▸ Problem to solve: Would you print the lines below exactly, beginning at the line that has "[camera-trap image, curated labels]" and stopping after the line that has "order: Carnivora"? Only those lines, and no pictures.

▸ Extracted entries:
────────

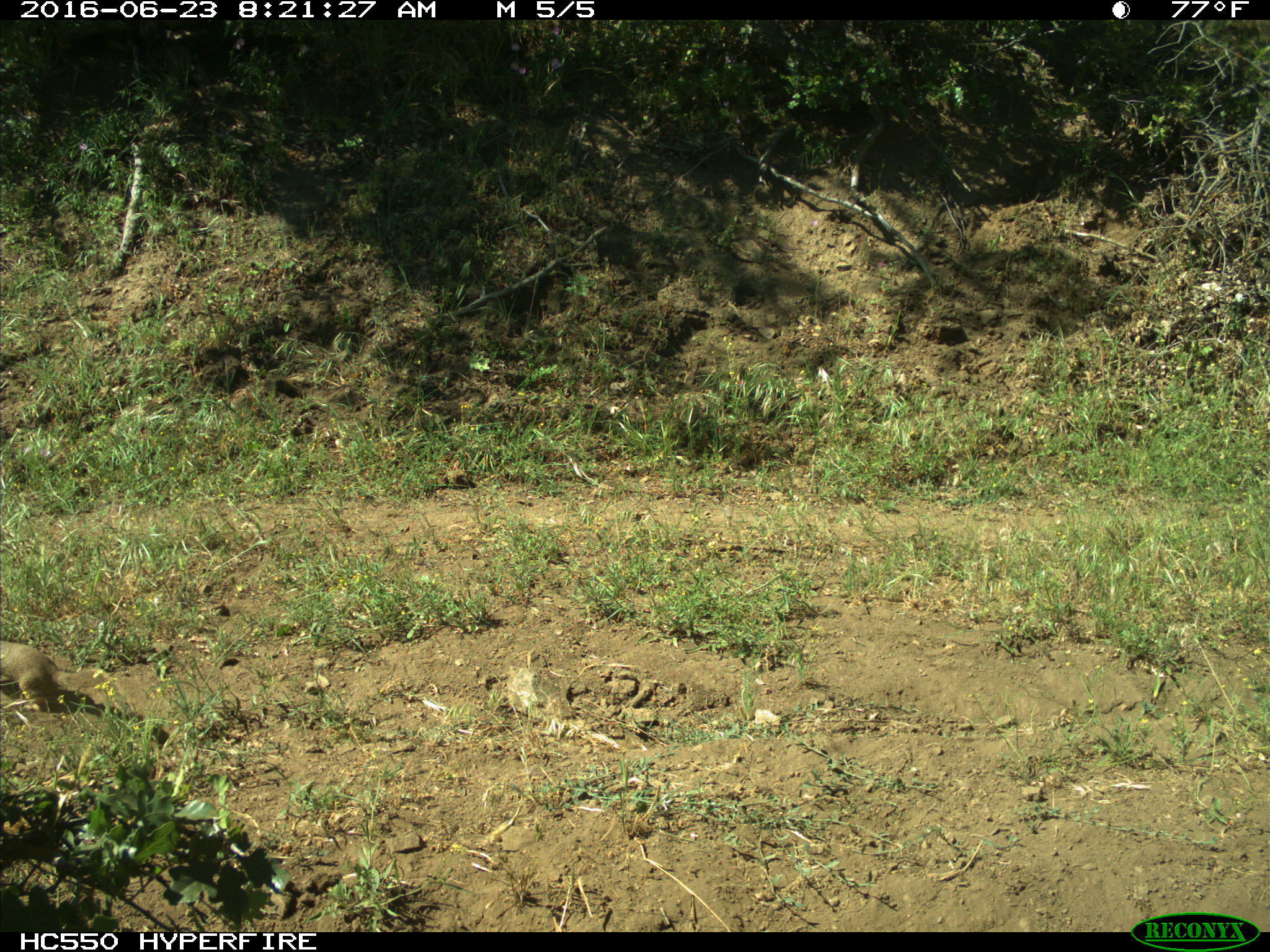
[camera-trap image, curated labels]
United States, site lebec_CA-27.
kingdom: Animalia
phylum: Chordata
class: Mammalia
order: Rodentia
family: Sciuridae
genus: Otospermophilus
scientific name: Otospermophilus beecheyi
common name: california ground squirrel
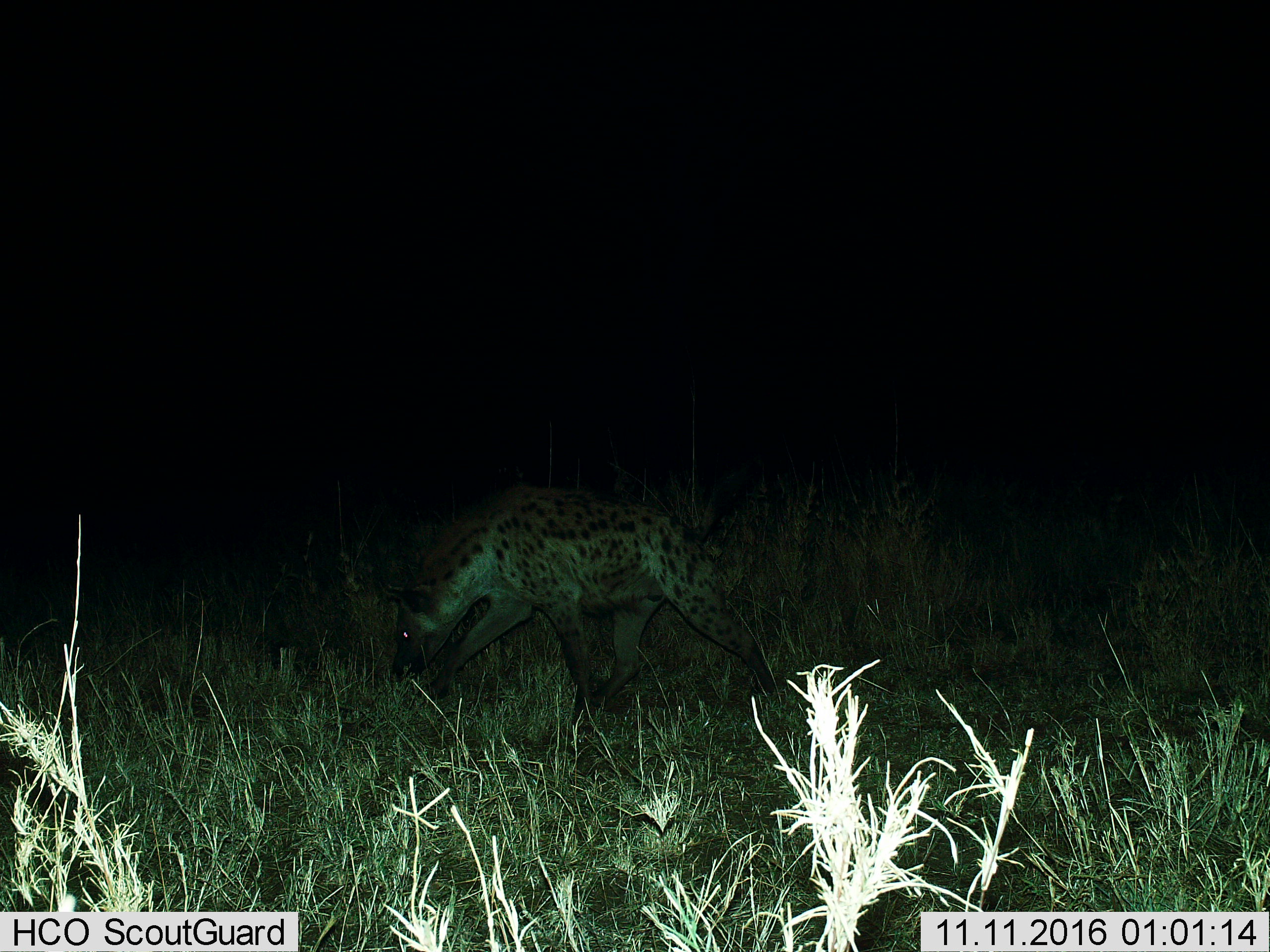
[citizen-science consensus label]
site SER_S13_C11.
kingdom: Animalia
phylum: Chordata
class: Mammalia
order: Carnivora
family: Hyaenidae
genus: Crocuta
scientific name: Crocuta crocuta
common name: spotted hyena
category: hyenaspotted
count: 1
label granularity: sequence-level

────────

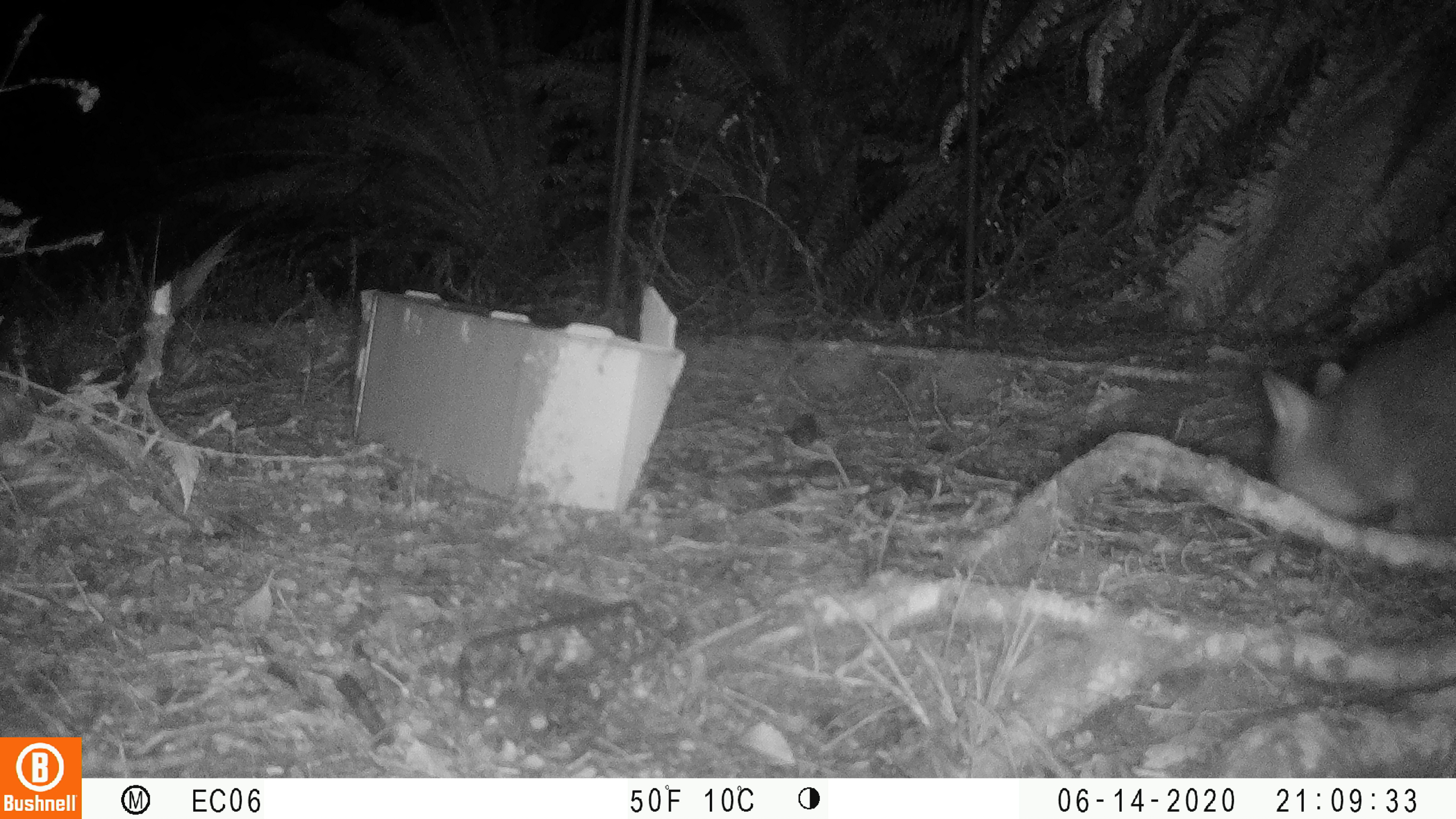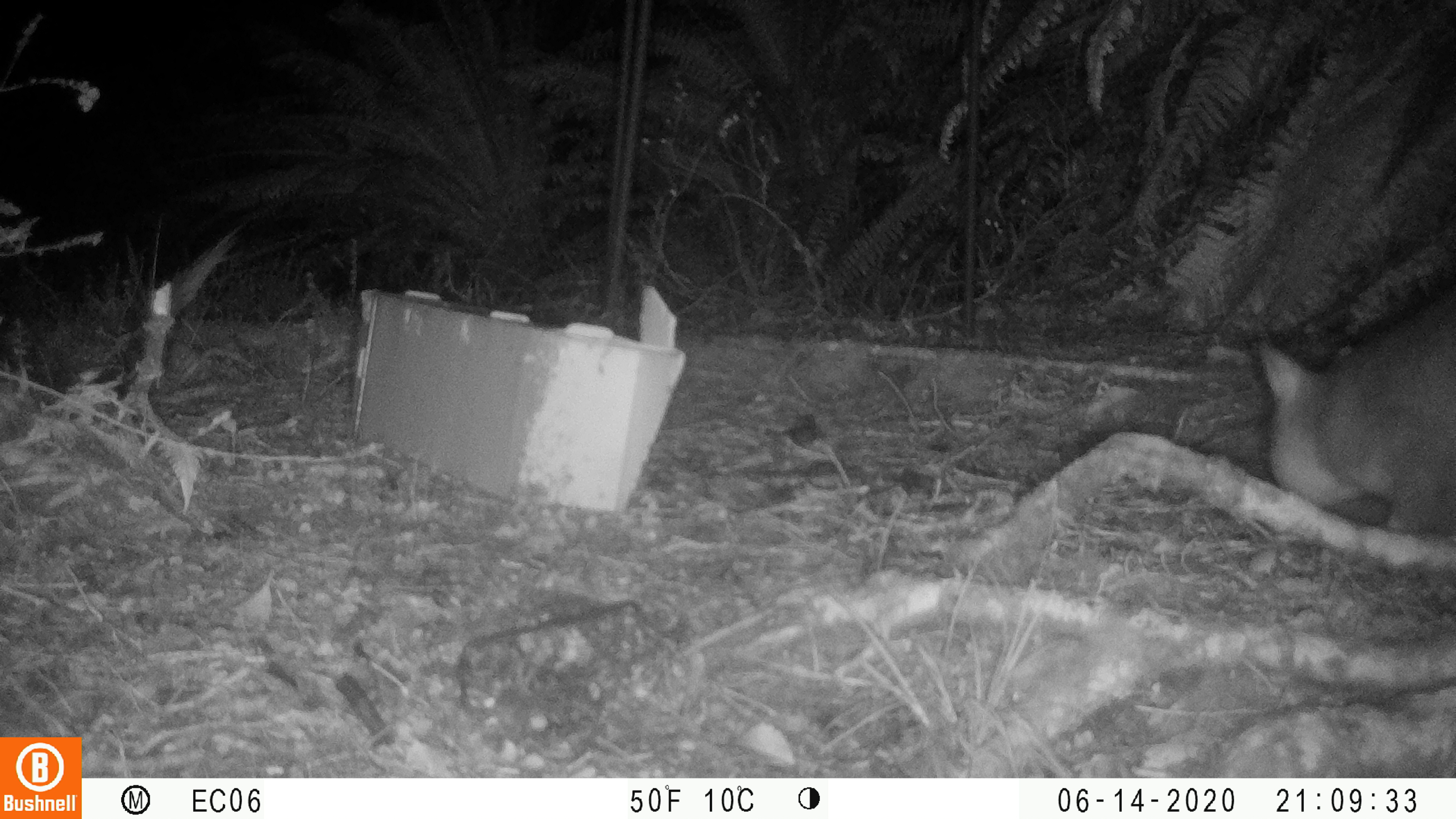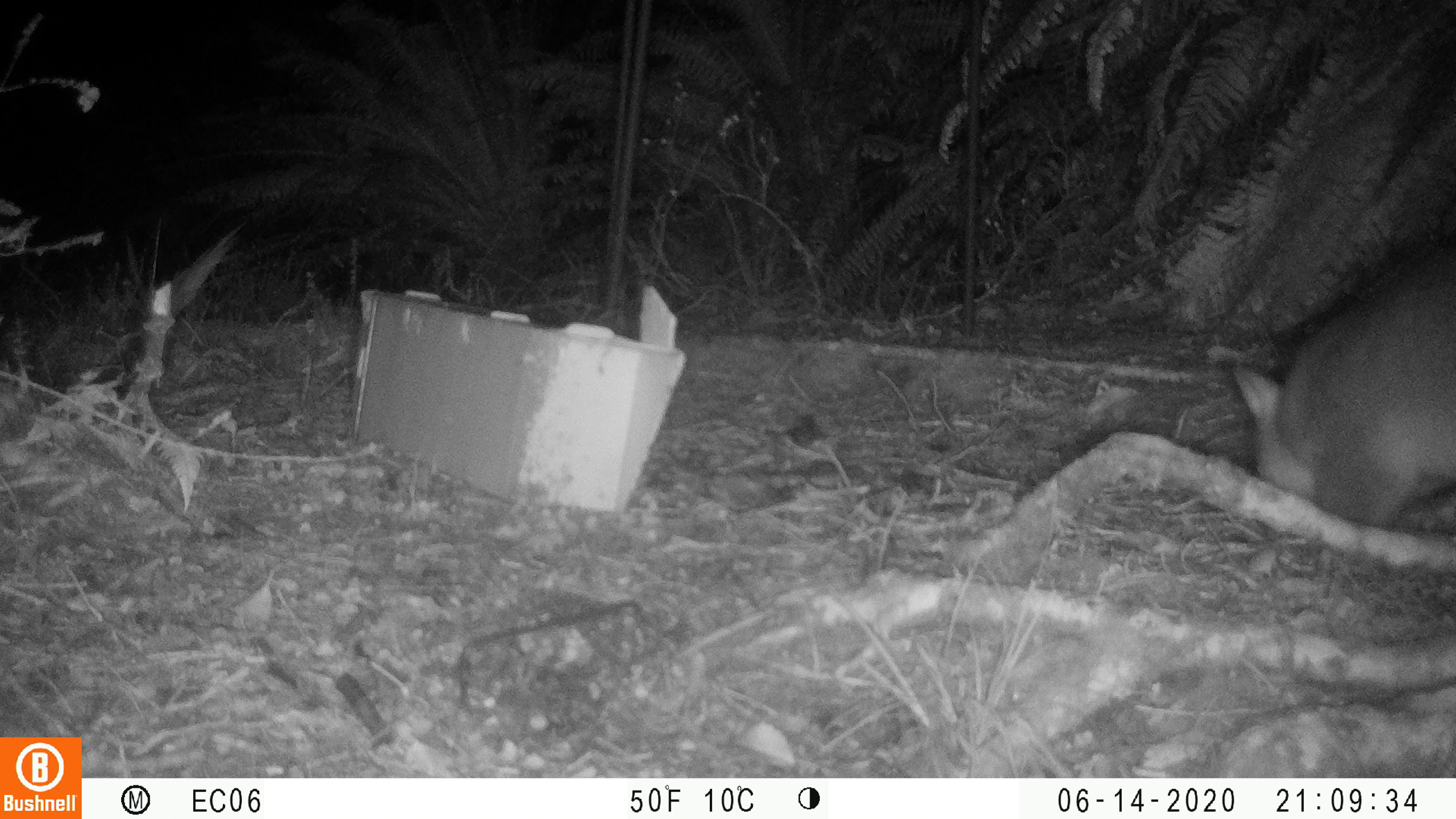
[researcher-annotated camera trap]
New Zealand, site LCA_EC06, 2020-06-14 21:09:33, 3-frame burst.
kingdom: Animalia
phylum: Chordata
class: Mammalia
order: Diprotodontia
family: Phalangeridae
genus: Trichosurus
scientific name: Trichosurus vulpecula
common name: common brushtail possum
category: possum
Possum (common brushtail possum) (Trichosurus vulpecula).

────────

▸ Your response:
[camera-trap image, curated labels]
United States, site lebec_CA-27.
kingdom: Animalia
phylum: Chordata
class: Mammalia
order: Rodentia
family: Sciuridae
genus: Otospermophilus
scientific name: Otospermophilus beecheyi
common name: california ground squirrel
[citizen-science consensus label]
site SER_S13_C11.
kingdom: Animalia
phylum: Chordata
class: Mammalia
order: Carnivora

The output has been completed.